> **WORK REQUIRED**:
State how many lines of the data below contain the word "cowboy", where uppercase and lowercase letters count as different. Give only the number.

> **RECORD EXTRACTS**:
▬▬▬

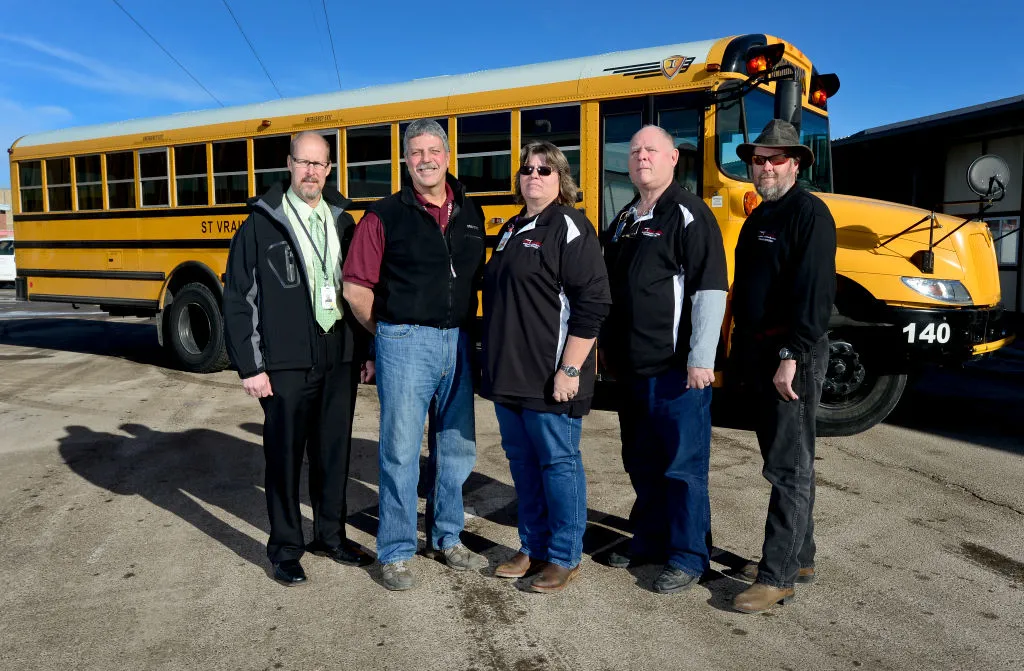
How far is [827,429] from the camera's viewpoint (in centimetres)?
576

▬▬▬

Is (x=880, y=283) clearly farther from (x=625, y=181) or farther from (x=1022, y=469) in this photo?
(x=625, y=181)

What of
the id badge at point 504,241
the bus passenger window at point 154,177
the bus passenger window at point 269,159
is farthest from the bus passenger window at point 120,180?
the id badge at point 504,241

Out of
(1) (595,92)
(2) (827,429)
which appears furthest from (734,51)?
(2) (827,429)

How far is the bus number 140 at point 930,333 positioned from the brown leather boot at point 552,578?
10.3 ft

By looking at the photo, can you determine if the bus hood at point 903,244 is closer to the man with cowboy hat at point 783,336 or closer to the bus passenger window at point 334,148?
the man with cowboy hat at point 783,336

▬▬▬

> **COMPLETE OUTPUT**:
2